── PROVIDED MATERIAL

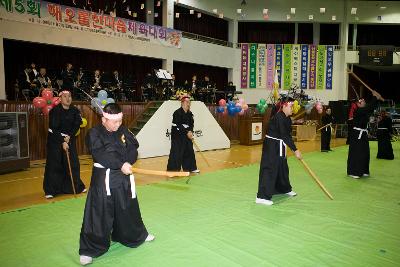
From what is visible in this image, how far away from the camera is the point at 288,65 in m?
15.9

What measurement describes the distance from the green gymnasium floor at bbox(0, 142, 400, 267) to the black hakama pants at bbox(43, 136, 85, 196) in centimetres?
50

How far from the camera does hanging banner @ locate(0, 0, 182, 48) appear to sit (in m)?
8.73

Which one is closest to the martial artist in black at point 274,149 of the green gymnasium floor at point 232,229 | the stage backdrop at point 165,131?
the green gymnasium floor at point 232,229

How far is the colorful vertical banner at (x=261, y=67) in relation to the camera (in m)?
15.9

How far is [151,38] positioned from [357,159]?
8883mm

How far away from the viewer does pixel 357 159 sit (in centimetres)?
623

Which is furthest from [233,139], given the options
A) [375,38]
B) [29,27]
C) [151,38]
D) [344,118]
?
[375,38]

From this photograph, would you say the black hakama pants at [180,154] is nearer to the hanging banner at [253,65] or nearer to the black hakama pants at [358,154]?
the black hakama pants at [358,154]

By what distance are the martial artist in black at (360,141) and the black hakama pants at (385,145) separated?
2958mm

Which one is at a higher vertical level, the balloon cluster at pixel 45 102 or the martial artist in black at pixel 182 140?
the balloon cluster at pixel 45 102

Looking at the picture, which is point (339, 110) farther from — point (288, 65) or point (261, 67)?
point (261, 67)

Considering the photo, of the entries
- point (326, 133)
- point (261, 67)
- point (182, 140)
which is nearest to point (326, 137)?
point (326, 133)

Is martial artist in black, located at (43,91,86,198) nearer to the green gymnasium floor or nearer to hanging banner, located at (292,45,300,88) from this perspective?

────

● **TASK TO CARRY OUT**
Copy out verbatim the records from the line containing "Considering the photo, of the entries" through the end of the records, including both the first and the last line.

● **ANSWER TO THIS PROBLEM**
Considering the photo, of the entries
- point (326, 133)
- point (261, 67)
- point (182, 140)
which is nearest to point (326, 137)?
point (326, 133)

Is martial artist in black, located at (43,91,86,198) nearer to the green gymnasium floor or nearer to hanging banner, located at (292,45,300,88) from this perspective?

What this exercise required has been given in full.